The insurer said it plans to introduce several new products, “most notably a signature virtual health plan to provide seniors a safe, convenient and personalized virtual care option,” and at press time unveiled a new plan option in San Diego County featuring Scripps Health. Alignment currently serves about 65,000 MA members in California, a 34.9% increase from last year, according to AIS’s Directory of Health Plans. In a June interview with AIS Health, Alignment attributed that success in large part to geographic expansion and new co-branded offerings with Sutter Health, as well as an “on-demand personalized concierge” feature and its data-driven approach to closing care gaps.
“It’s a really powerful combination when done well because I think time and time again studies and choosing patterns have shown that provider brand can and often does trump payer brand,” says Montrie of payer-provider pacts like Alignment’s with Sutter. “So for your ability to attract customers, being able to leverage in many communities what is one of the largest employers and a well-respected entity is a really powerful way to have a new market entrant with not a lot of brand equity enter a marketplace and to do so in a way that consumers trust.”

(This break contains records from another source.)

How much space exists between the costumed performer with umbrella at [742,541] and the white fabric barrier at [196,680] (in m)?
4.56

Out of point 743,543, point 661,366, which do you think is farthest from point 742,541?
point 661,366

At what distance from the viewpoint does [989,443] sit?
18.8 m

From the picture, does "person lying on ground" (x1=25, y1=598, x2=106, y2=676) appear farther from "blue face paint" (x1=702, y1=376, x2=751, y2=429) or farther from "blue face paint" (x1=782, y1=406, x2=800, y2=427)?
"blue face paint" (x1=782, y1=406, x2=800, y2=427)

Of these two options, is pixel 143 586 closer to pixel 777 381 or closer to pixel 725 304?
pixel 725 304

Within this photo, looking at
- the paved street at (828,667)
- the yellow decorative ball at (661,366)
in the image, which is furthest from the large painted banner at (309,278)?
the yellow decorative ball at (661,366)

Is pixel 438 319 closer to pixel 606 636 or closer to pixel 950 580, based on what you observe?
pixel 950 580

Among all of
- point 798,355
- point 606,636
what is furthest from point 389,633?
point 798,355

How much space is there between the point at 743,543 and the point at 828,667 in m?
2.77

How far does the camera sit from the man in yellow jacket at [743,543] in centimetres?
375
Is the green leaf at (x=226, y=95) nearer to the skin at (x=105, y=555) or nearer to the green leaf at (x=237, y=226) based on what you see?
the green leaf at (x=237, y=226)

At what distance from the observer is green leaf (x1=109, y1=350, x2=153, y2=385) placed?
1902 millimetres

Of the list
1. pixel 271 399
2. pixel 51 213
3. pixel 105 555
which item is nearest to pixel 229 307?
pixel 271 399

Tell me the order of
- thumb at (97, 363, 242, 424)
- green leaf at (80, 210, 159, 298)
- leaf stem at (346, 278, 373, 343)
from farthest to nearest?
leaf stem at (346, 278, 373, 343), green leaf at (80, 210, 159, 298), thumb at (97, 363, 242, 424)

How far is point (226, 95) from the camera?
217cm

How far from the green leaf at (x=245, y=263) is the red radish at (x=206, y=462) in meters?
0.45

The steps beyond member acquisition, however, are where new entrants’ capabilities will really be tested, suggests Montrie. “How do you integrate the clinical capabilities and capacity of the delivery system and the providers with your plan offering and do so in a way that can maximize the benefits to the member? [How do you] take the best care of that member [in a way] that ultimately results in better star ratings and risk adjustment capabilities?” he asks.
There are other challenges as well. “It’s not easy to build an entire infrastructure for a health care system and an insurance organization in a very highly regulated market,” adds Montrie. “You can go in with a lot of great ideas and notions that you’re going to disrupt the entire category, but understanding and making sure that you’re doing so in a way that is respectful and taking into account the regulatory environment is a real challenge.”
Clover, for one, made headlines last year when the tech startup laid off about a quarter of its workforce with the intent of acquiring more health care experts. The company, which launched its first MA plans in New Jersey in 2015, was fined for a marketing violation the following year and made a few other reported missteps that led to some restructuring. But after a major service area expansion in 2020, Clover picked up more than 14,000 members during the 2020 AEP and OEP.
When asked how the restructuring has strengthened the organization, Toy responds: “We believe our performance over the past year speaks for itself. Last year we were the fastest-growing Medicare Advantage [plan with] over fifty thousand members, and our unit economics and maturity as a company has continued to improve. However, what’s most important is that, through the Clover Assistant, we’re raising the quality of care delivered to our members so they can be as healthy as possible.”